Liquefied Natural Gas (LNG)
Pipeline receipts: Natural gas deliveries to LNG export terminals in South Louisiana increased by 0.2 Bcf/d to an average of 7.9 Bcf/d, while deliveries to all other terminals were relatively flat week over week, according to data from PointLogic. Feedgas deliveries to Calcasieu Pass via the TransCameron pipeline were nearly 1.8 Bcf/d on Tuesday, a daily high, according to data from the pipeline operator. Overall natural gas deliveries to U.S. LNG export terminals increased by 0.2 Bcf/d to an average of 11.2 Bcf/d this report week. Vessels departing U.S. ports: Eighteen LNG vessels (seven from Sabine Pass, four each from Cameron and Corpus Christi, two from Calcasieu Pass, and one from Cove Point) with a combined LNG-carrying capacity of 67 Bcf departed the United States between September 1 and September 7, according to shipping data provided by Bloomberg Finance, L.P.
Rig Count
According to Baker Hughes, for the week ending Tuesday, August 30, the natural gas rig count increased by 4 rigs from a week ago to 162 rigs. The Arkoma Woodford added two rigs, and the Haynesville and the Permian each added one rig.
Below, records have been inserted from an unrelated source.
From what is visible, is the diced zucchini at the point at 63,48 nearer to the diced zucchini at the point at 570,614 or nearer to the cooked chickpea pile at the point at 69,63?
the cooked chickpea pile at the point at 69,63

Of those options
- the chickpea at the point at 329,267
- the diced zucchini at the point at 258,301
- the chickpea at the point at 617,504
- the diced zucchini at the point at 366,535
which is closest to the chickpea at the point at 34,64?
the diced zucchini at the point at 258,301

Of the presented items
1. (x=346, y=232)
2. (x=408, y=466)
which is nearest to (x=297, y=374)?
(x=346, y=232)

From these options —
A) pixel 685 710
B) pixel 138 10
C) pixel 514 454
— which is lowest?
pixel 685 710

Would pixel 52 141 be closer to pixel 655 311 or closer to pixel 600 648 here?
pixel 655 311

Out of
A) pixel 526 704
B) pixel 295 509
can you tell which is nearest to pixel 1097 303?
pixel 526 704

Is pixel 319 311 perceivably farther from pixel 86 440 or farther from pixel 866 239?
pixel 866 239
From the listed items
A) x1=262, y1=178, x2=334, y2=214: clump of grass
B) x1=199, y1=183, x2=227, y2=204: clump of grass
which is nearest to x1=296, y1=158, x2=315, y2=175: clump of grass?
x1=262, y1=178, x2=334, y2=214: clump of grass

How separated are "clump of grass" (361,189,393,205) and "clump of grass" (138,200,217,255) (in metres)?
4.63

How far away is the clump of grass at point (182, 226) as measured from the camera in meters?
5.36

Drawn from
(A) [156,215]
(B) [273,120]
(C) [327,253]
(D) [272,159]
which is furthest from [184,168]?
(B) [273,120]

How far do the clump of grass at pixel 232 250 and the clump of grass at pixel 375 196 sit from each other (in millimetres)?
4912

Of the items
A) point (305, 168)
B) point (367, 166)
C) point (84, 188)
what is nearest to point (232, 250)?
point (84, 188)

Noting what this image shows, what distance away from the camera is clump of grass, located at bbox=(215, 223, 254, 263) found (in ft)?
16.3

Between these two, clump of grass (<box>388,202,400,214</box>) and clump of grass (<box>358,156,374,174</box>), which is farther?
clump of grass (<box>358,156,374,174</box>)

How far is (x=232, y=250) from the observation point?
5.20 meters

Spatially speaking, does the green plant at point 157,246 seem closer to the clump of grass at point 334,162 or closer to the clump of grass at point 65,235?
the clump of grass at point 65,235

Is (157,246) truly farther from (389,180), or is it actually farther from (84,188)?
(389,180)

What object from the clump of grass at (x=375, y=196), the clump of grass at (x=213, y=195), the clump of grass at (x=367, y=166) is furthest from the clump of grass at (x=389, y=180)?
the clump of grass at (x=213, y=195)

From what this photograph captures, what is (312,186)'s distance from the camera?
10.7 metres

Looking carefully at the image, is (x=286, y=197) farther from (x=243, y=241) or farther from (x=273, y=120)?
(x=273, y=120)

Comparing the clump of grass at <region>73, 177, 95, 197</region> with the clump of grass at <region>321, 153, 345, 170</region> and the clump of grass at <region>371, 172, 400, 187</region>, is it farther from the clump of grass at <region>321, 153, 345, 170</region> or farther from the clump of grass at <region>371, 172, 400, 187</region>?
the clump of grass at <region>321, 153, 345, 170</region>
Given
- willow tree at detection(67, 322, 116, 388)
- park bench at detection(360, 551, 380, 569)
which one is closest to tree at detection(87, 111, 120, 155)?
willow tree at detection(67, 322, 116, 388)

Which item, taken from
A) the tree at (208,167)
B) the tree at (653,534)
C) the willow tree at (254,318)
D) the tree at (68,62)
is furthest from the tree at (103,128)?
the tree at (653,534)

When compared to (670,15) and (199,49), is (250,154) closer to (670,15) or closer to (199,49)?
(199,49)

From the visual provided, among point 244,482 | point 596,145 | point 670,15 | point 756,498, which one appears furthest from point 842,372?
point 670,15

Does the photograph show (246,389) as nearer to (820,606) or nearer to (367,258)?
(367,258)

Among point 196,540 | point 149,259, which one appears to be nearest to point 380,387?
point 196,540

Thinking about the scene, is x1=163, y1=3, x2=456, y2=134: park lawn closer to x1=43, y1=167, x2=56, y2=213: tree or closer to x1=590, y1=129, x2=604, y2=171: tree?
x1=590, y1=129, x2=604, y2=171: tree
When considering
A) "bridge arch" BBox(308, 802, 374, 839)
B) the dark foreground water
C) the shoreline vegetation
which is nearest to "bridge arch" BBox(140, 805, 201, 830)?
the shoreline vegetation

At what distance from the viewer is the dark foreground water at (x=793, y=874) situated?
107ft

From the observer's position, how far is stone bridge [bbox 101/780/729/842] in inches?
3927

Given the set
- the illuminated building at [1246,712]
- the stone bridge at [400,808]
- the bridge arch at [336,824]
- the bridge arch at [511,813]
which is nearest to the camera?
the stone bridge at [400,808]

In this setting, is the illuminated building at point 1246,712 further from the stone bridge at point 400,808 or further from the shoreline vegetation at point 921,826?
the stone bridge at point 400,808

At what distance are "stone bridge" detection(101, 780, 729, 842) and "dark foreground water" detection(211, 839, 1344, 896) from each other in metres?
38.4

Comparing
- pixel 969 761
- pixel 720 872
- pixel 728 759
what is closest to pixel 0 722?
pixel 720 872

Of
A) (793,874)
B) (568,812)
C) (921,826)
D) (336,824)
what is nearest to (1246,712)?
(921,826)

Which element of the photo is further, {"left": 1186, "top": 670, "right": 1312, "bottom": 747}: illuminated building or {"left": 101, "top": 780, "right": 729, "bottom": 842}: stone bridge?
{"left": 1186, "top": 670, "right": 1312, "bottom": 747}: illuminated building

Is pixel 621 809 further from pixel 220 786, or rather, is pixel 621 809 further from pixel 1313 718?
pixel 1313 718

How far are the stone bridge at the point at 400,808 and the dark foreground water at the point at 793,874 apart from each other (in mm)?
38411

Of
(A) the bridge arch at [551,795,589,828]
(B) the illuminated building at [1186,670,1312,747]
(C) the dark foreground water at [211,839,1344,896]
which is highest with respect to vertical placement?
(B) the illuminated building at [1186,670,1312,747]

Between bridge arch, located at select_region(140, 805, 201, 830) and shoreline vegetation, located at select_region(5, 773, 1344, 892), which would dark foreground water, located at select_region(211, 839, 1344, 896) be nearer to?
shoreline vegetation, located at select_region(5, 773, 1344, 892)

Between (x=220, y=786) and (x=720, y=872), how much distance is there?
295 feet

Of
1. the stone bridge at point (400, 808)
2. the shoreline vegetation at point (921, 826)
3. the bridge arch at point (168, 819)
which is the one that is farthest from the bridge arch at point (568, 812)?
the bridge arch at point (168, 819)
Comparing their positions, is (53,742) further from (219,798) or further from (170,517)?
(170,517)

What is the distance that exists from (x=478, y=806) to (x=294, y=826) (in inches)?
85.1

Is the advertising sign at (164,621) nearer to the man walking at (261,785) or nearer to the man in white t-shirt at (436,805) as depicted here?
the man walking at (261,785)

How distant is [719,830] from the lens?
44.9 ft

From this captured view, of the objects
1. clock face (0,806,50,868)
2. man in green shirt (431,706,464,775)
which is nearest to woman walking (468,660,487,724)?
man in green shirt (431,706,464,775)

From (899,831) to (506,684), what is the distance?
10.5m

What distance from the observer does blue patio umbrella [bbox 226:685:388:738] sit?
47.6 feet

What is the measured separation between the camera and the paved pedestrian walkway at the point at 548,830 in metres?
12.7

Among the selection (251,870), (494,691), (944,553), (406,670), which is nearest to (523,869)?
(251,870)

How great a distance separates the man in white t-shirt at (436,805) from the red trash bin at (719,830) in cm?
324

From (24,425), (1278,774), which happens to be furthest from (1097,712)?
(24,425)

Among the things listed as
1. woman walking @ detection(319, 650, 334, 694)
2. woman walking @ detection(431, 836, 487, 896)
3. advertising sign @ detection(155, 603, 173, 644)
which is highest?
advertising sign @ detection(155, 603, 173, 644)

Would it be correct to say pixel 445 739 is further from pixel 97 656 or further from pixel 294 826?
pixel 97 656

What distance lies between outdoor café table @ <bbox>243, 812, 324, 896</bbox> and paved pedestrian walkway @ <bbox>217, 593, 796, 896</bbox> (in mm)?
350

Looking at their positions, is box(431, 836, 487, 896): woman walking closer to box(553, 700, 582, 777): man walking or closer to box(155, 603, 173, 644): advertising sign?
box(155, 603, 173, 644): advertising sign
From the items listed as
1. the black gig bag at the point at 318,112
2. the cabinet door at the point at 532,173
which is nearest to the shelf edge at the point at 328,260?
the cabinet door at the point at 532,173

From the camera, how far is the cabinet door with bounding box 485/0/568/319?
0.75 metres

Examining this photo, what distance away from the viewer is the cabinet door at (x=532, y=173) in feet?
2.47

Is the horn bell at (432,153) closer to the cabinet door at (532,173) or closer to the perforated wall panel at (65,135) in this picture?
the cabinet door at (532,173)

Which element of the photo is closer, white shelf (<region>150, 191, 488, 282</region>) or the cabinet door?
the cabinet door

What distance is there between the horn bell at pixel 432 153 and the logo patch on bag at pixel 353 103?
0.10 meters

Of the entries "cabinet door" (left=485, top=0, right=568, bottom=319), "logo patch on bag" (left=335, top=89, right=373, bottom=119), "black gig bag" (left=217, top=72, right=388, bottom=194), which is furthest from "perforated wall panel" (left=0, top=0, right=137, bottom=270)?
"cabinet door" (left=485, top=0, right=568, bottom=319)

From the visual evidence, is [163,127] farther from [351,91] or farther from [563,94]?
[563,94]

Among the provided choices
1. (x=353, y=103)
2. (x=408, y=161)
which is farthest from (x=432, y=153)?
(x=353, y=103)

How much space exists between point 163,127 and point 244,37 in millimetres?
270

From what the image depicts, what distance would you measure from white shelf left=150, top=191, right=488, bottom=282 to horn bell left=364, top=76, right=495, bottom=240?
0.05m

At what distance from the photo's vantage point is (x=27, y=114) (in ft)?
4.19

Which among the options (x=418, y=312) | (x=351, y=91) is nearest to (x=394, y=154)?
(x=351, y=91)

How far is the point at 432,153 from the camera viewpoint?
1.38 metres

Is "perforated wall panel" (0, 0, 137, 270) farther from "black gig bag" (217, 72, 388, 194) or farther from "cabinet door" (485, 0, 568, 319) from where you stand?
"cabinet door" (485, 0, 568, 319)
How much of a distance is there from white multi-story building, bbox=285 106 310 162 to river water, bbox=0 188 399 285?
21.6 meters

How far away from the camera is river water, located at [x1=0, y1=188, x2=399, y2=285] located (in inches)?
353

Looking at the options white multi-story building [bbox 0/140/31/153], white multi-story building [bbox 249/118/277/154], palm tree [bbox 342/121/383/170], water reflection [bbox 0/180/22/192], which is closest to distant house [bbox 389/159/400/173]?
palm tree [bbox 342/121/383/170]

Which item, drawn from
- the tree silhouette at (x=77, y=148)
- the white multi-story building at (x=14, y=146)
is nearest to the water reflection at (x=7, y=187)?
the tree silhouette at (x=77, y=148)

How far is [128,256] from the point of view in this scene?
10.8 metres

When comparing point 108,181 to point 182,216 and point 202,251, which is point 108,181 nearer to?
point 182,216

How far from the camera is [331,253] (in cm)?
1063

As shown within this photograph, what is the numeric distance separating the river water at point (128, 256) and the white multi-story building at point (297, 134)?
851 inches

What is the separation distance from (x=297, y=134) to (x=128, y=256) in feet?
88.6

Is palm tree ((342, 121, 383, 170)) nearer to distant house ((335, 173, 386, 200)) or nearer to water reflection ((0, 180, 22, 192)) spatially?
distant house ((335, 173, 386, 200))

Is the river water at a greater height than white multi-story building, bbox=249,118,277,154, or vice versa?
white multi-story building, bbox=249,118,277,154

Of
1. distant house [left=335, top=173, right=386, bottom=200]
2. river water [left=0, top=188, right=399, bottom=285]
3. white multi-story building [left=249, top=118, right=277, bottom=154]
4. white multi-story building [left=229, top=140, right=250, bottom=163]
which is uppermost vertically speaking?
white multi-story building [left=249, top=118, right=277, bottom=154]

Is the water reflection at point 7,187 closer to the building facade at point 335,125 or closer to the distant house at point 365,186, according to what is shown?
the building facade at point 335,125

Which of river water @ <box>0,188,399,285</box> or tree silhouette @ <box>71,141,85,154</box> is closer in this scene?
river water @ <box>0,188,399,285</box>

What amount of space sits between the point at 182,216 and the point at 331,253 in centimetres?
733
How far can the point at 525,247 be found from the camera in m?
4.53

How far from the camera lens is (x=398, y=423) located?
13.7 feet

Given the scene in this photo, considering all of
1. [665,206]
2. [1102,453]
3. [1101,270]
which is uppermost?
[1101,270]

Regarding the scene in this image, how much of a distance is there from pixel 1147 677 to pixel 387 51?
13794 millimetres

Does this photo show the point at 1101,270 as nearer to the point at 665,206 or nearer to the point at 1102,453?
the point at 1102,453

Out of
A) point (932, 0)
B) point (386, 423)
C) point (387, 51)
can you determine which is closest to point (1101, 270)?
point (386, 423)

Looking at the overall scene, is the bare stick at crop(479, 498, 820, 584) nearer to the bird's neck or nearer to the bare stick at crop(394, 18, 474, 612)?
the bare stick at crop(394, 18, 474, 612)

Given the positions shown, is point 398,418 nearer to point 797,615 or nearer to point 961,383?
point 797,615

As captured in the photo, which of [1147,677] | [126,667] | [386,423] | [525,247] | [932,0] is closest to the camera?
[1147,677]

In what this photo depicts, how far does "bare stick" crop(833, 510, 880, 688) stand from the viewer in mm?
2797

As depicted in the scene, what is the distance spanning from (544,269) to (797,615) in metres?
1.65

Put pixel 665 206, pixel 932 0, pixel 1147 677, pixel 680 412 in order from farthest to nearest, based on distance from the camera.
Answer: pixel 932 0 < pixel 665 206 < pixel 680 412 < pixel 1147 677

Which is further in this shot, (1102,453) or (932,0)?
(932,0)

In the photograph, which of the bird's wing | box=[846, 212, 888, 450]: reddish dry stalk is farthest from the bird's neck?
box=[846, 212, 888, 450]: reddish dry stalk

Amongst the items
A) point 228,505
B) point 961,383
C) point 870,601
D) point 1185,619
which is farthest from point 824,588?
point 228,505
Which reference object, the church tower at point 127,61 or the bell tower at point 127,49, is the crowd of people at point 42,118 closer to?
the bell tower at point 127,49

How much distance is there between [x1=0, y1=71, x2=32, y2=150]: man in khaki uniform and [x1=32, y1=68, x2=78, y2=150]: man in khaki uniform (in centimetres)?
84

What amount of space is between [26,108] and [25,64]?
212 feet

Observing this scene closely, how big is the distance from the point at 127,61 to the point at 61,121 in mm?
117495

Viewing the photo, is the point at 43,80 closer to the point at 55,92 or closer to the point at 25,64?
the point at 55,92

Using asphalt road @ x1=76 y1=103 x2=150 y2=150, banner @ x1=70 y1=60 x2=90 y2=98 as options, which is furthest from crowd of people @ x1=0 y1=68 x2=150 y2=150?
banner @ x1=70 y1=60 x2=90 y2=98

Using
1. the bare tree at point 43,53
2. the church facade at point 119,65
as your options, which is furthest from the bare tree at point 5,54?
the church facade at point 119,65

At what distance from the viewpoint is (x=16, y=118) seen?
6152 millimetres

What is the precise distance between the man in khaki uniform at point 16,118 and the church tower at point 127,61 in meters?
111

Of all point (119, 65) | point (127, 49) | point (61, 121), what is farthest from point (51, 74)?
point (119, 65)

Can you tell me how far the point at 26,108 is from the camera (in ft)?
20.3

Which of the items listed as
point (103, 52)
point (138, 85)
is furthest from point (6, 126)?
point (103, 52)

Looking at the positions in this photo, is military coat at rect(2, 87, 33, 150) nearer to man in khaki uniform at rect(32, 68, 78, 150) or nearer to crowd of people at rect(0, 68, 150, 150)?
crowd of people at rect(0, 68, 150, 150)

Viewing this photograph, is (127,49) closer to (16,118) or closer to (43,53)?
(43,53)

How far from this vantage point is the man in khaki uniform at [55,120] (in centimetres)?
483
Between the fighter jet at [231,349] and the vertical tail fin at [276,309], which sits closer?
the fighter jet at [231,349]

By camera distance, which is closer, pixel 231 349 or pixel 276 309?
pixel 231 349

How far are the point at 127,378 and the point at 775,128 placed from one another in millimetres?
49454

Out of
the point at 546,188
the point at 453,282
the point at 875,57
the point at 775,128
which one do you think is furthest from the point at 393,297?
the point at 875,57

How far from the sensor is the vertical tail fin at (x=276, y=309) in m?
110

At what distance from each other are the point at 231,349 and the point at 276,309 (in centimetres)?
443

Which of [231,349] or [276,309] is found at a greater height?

The number of oil-directed rigs decreased by 9 rigs from a week ago to 596 rigs. The Ardmore Woodford and the Eagle Ford each added one rig, and the Williston added two rigs. The Arkoma Woodford and the Cana Woodford each dropped one rig, the Permian dropped seven rigs, and four rigs were dropped in unspecified producing regions. The total rig count now stands at 760 rigs, which is 263 more than the same week last year.
Storage
The net injections into storage totaled 54 Bcf for the week ending September 2, compared with the five-year (2017–2021) average net injections of 65 Bcf and last year’s net injections of 48 Bcf during the same week. Working natural gas stocks totaled 2,694 Bcf, which is 349 Bcf (11%) lower than the five-year average and 222 Bcf (8%) lower than last year at this time. According to The Desk survey of natural gas analysts, estimates of the weekly net change to working natural gas stocks ranged from net injections of 47 Bcf to 66 Bcf, with a median estimate of 54 Bcf. The average rate of injections into storage is 5% lower than the five-year average so far in the refill season (April through October). If the rate of injections into storage matched the five-year average of 10.2 Bcf/d for the remainder of the refill season, the total inventory would be 3,296 Bcf on October 31, which is 349 Bcf lower than the five-year average of 3,645 Bcf for that time of year.